So it’s safe to say we know a thing or two about getting a solid forty winks at night. We’re here to share with you a complete guide of how to get restful sleep outside, an essential ingredient in preparing you to have the best possible adventure tomorrow.


Restful vs. Restless

One way of thinking about great sleep is that restful is the opposite of restless. We want to remove anything from the equation that would make you restless, whether it’s discomfort, insecurity, or overstimulation. When these sleep-preventing elements are removed, what’s left is peaceful, restful, rejuvenating sleep.


Sleeping Outside Can Be Your Best Sleep Ever

Your sleep outside can – and should – be even better than your sleep at home. Here’s why: If you’re sleeping outside, chances are you’ve probably already checked one of the key boxes for restful sleep, which is activity and exercise. You’ve worked your body; your muscles are in need of rest and repair.

And you’ve ideally engaged in focused activity that took all your mental energy, such as climbing a big wall, navigating a dicey trail, or pushing past mental blocks in an endurance challenge. That type of attentiveness blocks out the train of daily thoughts that too often occupies our waking minds – the worrisome and mundane contemplations such as, “did I pay the cable bill?” or “am I a good child to my aging parents?” or “how will I prepare for next Tuesday’s meeting?”

You’ve removed yourself from your daily routine, engaged your brain elsewhere, and reset your consciousness, occupying it with a new, more immediate set of needs such your day’s adventures, followed by the tasks of making camp, cooking food over a fire, and staying warm and dry. Great news. You’re well on your way to one key element of sleep: peace of mind.


A Practice of Priming for Sleep

With this strong start behind you, we recommend a practice of priming your situation to prepare for sleep ahead of time. This means thinking about your personalized needs and preferences before you go to sleep, and preparing all the elements so that at the moment of bedtime you don’t have to think – you simply have to enter the stage you previously set and drift off to sleep. With time, this practice of priming for sleep can be an enjoyable part of the ritual of making camp, and will pay off in spades with a deep night’s sleep.

....

# Exercise tasks
a – Please reproduce word for word the region labeling rows below, everything from the row containing "Where exactly are the toilets" down to the row containing "[0,167,58,267]", with both of those rows included.
b – Extend the piece on getting restful sleep outdoors, picking up right after its final sentence.

[Region labeling records]
....

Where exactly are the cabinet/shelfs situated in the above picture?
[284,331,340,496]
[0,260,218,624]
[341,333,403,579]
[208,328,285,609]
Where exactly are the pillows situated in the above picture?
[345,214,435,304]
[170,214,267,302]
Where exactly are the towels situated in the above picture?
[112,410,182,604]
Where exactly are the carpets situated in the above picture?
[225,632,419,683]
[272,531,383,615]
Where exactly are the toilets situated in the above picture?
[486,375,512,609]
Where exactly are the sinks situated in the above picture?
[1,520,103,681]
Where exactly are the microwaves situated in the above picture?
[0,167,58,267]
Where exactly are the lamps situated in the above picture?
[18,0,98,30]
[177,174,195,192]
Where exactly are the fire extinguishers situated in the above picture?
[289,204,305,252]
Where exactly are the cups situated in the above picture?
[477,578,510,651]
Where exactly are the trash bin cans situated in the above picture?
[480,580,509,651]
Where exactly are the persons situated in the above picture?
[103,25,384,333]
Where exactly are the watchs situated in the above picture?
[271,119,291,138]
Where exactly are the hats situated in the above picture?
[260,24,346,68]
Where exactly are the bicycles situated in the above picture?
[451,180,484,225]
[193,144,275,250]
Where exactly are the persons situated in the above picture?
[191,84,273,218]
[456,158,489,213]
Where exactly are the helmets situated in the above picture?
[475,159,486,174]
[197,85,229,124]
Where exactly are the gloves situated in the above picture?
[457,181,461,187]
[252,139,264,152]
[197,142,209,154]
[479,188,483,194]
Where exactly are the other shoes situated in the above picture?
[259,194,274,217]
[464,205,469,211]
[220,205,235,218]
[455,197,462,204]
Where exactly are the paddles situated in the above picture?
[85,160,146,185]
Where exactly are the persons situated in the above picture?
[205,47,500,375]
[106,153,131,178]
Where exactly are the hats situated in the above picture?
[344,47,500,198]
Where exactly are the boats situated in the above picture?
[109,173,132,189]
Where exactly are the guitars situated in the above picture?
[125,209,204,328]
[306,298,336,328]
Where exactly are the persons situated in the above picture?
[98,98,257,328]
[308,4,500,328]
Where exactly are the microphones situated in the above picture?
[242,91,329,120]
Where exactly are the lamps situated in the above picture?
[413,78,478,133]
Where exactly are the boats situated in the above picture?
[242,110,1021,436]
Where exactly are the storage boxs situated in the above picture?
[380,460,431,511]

....

# Expected answers
a –
Where exactly are the toilets situated in the above picture?
[486,375,512,609]
Where exactly are the sinks situated in the above picture?
[1,520,103,681]
Where exactly are the microwaves situated in the above picture?
[0,167,58,267]

b –
The Nesting-for-Sleep Checklist

While each person’s sleep preparation checklist is different, we’ve compiled a list of some of our favorite tips for you to consider. If you’re just getting started, make an actual list for yourself. Over time, the preparation will become nearly automatic, much as it is at home.

Find Your Spot

  • Find a flat surface. There may be nothing worse at night that sleeping slightly upside down. If possible, flat surfaces clear of roots, rocks, and clumps will give you the best neutral surface for your sleep.

  • Avoid disruptive noise. If you’re in a campground or camping with a group, strategize about where you’ll pitch a tent. If you’re part of the rowdy last-call crowd, you might be fine close to the campfire. If you prefer to turn in early, seek a little distance from the crowd.

  • White noise is plus. Sometimes you’re blessed with a brook. Or a river, an ocean, a breeze. These natural sources of white noise can lull you to sleep soundly for the night.

  • Orient yourself. Think about the middle of the night and the morning. Orient your tent so you have the best exit path if you need to pee at night or get up and get yourself situated in the morning.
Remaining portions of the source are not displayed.